In January, Intuitive Surgical placed a full-page ad in The New York Times Magazine that features 12 members of the University of Illinois Hospital and Health Sciences System’s surgical team and the text, “We believe in da Vinci surgery because our patients benefit.” As the recent NPR article “Doctors Court Controversy in Ad for Surgical Robot” details, the advertisement may violate University of Illinois policy as well as state law.
The ad in question contains the disclaimer: “Some surgeons who appear in this ad have received compensation from the company for providing educational services to other surgeons and patients.” While ads for prescription drugs and medical devices that feature physician testimonials are relatively common, the university in this case has been questioned about its health system apparently endorsing a product—and a troubled one at that.

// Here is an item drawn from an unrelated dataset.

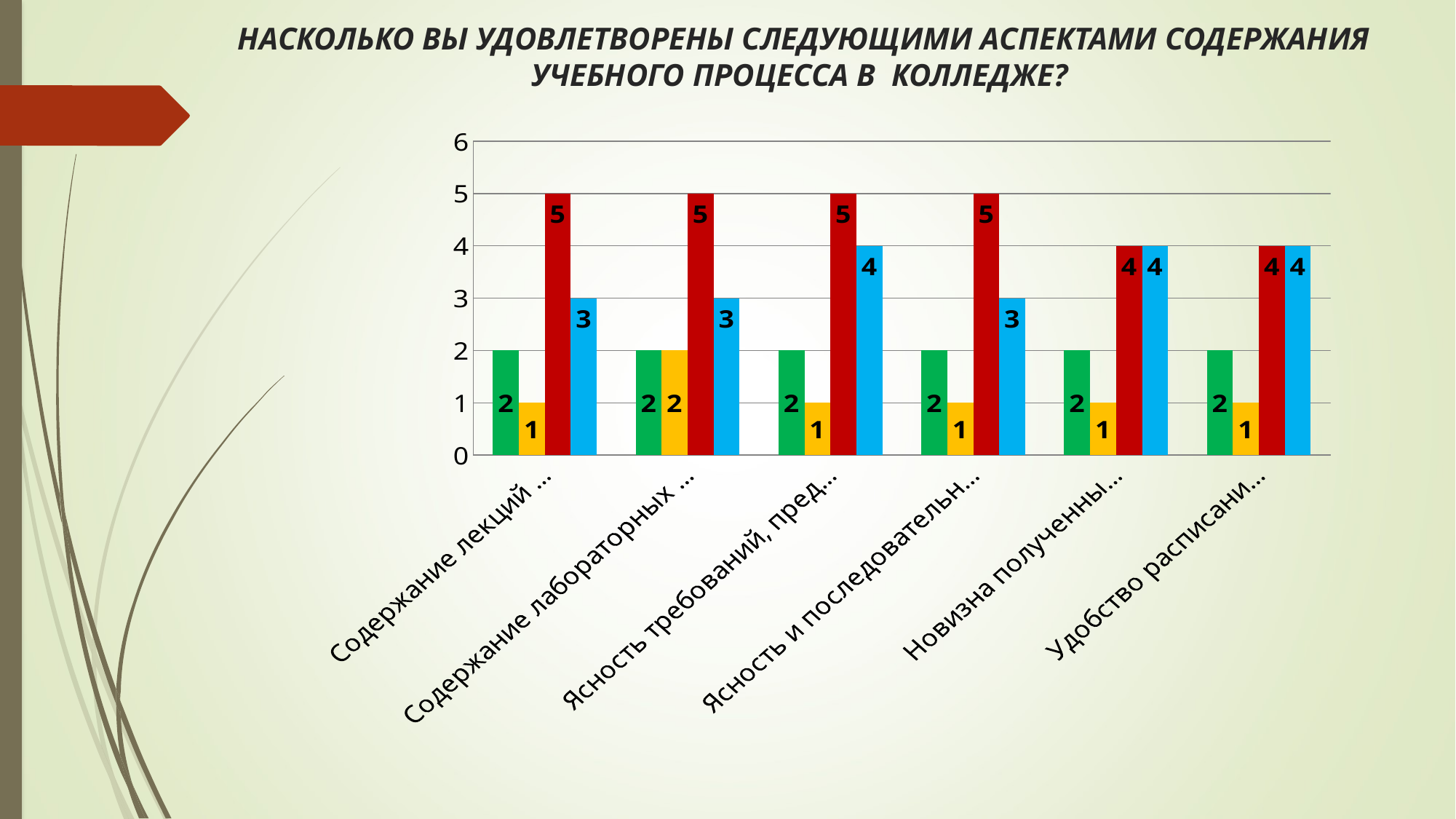
What is the value of the yellow bar for the category "Содержание лабораторных"? 2 Which is larger for the category "Ясность требований": the green bar or the blue bar? the blue bar Which bar has the highest value in the category "Ясность и последовательн"? the red bar (5) Which bar has the lowest value in the category "Новизна полученны"? the yellow bar (1) What type of chart is shown on the slide? bar chart What is the value of the red bar for the category "Содержание лекций"? 5 What is the difference between the red bar and the blue bar for the category "Содержание лекций"? 2 What is the value of the green bar for the category "Удобство расписани"? 2 How many categories are shown on the x axis of the chart? 6 What is the title of the chart on the slide? НАСКОЛЬКО ВЫ УДОВЛЕТВОРЕНЫ СЛЕДУЮЩИМИ АСПЕКТАМИ СОДЕРЖАНИЯ УЧЕБНОГО ПРОЦЕССА В КОЛЛЕДЖЕ? What is the value of the blue bar for the category "Ясность требований"? 4 How many bars are plotted for each category in the chart? 4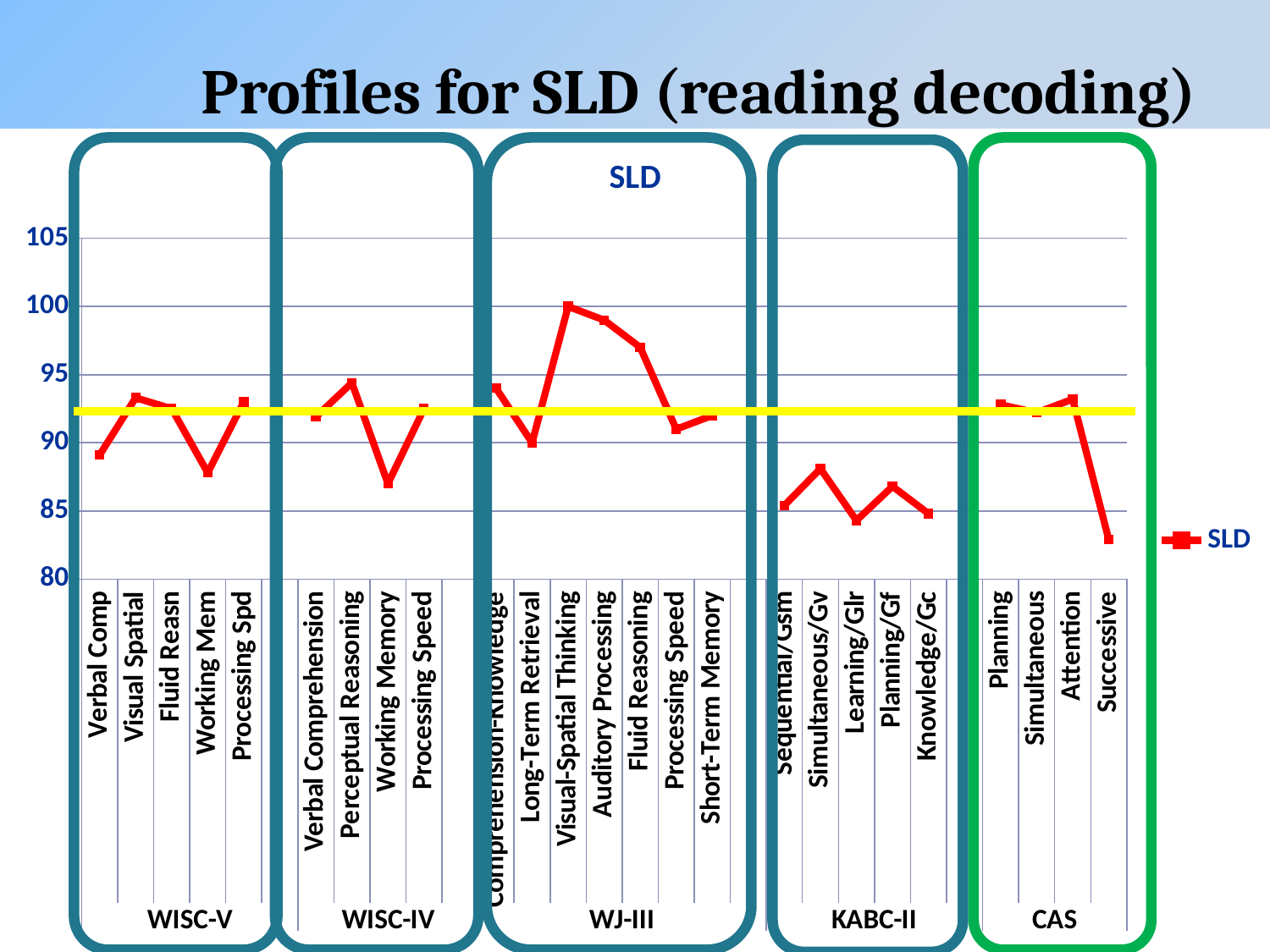
What kind of chart is shown on the slide? line chart Which is larger, the value for Perceptual Reasoning or the value for Working Memory in the WISC-IV group? Perceptual Reasoning Is the value for Auditory Processing greater or less than 95? greater Which category has the lowest value on the chart? Successive Is the value for Knowledge/Gc greater or less than 90? less What is the name of the series shown in the legend? SLD Is the value for Working Memory in the WISC-IV group greater or less than 90? less How many test groups (WISC-V, WISC-IV, etc.) are labelled along the bottom of the chart? 5 How many categories are plotted in the WJ-III group? 7 How many series does the legend list? 1 Which category has the highest value on the chart? Visual-Spatial Thinking Do the values rise or fall from Visual-Spatial Thinking to Processing Speed in the WJ-III group? fall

The Chicago Tribune article “U of I Doctors Under Scrutiny for Surgical Robot Ad” states that some of the doctors featured in the ad did not first disclose their financial ties to Intuitive Surgical as required by university policy. According to the article, university officials asked Intuitive Surgical to discontinue the ad and acknowledged that its participation may have been an error.
From a patient’s perspective, the ad raises concerns about whether physicians are offering objective recommendations about robotic surgery compared with other treatment options. Especially at a time when da Vinci Surgical Systems are the subject of growing lawsuits that allege the robot-assisted surgery devices caused severe personal injury.
The da Vinci Surgical System is widely used in Kentucky, Indiana and across the country in common surgical procedures including prostate surgery, kidney surgery, heart surgery, hysterectomies and other treatments. Robotic-assisted surgery is often pitched as a faster, minimally invasive procedure when compared to traditional surgical methods.
But a mounting number of lawsuits claim that design flaws, lack of proper training for surgeons, and inadequate research into the da Vinci Surgical System’s risks have led to potentially fatal complications.